Maybe the immense hype surrounding the trilogy's release and all the attendant marketing burned itself out. Maybe the slow-burning backlash among a certain segment of Tolkien purists has gradually taken its toll. Maybe the context in which the films were launched -- the early Bush era, just after 9/11, when the "War on Terror" hadn't yet become a dreary mixture of Orwellian gag-line and grinding reality -- is now so deep in the cultural past that the movies have lost the invisible penumbra of meaning that seemed so strong at the time.I've noticed this falling out as well. In the series At The Movies, no film from that trilogy made the two reviewers' top ten lists for the decade (Return of the King was the number one pick as the decade's best as far as viewer voting was concerned).
I think this has a lot to do with the fact that it was a trilogy, so some critics had a hard time separating out a single LotR film to include in the decade's top ten (although Rolling Stone did name the entire trilogy as the 10th best film of the decade).
The Return of the King might be an obvious pick for best of decade accolades -- given that it did win 11 Oscars -- but I've long been under the impression that those 11 Oscars were more of an acknowledgment by Academy voters of Jackson's overall achievement with regard to the entire trilogy (i.e., they waited to see if he could pull the whole thing off before awarding any major Oscars).

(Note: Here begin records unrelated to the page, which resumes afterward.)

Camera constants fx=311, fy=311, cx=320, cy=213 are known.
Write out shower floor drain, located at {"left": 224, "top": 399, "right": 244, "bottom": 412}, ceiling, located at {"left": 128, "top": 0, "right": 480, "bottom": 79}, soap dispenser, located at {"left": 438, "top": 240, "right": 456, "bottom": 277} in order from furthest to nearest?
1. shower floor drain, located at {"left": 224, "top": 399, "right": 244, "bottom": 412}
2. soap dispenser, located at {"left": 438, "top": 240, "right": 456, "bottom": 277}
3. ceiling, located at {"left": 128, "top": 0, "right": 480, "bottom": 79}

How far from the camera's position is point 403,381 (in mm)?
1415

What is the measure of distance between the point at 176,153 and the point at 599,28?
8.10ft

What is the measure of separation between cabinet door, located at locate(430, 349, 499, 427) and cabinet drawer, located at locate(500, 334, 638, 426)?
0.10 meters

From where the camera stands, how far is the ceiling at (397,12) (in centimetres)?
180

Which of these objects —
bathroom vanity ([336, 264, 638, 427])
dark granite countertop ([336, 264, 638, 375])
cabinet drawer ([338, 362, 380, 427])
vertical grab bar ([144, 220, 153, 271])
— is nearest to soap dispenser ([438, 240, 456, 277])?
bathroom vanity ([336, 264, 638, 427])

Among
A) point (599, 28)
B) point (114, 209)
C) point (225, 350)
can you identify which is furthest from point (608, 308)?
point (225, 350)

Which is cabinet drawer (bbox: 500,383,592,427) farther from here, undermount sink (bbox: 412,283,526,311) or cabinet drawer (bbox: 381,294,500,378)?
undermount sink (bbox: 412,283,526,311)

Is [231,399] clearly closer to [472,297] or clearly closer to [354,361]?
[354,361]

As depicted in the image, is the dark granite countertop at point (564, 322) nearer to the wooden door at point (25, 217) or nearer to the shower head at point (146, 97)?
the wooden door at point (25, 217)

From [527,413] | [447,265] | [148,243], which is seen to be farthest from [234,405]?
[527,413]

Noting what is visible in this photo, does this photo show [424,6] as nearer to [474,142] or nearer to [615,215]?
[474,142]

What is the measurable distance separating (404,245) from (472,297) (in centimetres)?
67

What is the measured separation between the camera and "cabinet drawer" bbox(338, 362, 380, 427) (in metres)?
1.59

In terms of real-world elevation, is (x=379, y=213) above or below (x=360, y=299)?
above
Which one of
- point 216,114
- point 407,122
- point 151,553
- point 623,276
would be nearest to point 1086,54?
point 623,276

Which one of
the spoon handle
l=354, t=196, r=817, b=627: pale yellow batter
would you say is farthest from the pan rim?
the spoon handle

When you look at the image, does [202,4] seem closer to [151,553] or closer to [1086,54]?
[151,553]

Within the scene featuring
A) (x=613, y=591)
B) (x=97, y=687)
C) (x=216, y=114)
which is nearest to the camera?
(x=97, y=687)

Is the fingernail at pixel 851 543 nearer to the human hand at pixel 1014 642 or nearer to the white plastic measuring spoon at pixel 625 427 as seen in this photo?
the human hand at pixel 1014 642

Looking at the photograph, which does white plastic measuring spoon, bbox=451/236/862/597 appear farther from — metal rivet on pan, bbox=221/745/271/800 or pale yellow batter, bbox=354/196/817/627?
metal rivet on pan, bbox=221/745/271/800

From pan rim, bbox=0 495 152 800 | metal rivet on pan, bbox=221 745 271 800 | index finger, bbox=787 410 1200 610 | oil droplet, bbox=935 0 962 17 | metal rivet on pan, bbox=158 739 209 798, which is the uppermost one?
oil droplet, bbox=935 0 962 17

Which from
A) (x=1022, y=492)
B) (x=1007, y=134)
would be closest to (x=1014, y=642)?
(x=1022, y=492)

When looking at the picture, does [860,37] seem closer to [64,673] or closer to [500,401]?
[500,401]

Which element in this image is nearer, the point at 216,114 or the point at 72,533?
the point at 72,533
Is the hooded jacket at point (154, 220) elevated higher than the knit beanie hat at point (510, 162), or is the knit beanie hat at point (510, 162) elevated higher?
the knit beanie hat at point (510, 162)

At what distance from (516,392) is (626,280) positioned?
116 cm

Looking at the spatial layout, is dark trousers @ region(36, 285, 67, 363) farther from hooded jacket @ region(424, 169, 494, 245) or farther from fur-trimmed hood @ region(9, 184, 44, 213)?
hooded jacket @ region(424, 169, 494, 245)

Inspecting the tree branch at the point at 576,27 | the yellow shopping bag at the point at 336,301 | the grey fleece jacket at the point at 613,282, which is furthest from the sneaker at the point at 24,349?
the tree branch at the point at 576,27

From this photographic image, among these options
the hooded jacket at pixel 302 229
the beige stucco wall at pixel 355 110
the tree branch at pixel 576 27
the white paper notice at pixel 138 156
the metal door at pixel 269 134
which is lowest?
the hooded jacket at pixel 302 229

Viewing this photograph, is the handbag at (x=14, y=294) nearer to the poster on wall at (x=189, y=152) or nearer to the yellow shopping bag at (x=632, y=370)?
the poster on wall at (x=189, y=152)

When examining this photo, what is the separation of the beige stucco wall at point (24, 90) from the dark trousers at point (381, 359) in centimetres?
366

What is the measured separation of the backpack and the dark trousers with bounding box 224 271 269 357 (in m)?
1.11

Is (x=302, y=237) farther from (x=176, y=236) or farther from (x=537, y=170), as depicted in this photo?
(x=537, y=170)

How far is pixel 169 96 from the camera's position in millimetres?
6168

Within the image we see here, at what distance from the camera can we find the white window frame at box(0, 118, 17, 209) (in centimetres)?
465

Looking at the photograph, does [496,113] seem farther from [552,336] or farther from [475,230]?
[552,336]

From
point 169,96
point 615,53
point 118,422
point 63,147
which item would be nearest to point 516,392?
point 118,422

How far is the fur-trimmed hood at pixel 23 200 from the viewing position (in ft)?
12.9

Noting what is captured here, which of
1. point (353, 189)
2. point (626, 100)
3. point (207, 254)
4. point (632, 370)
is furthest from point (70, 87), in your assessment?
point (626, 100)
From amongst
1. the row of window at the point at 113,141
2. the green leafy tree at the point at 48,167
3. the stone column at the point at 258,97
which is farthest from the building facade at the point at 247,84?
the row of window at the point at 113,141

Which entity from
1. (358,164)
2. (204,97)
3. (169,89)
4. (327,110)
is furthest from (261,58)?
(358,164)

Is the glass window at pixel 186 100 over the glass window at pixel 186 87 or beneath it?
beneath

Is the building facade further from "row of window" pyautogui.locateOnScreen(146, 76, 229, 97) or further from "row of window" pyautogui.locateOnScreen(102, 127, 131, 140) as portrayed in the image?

As far as the movie critic in me is concerned, I enjoyed Return of the King and thought it was a fine film, but I thought The Two Towers was better. Return of the King had some great scenes, but it was a lot longer than it needed to be and it did drag in parts, whereas The Two Towers seemed to be a better-paced, more-focused movie. In fact, Return is arguably the weakest of the three films.
Anyway, it is an interesting development.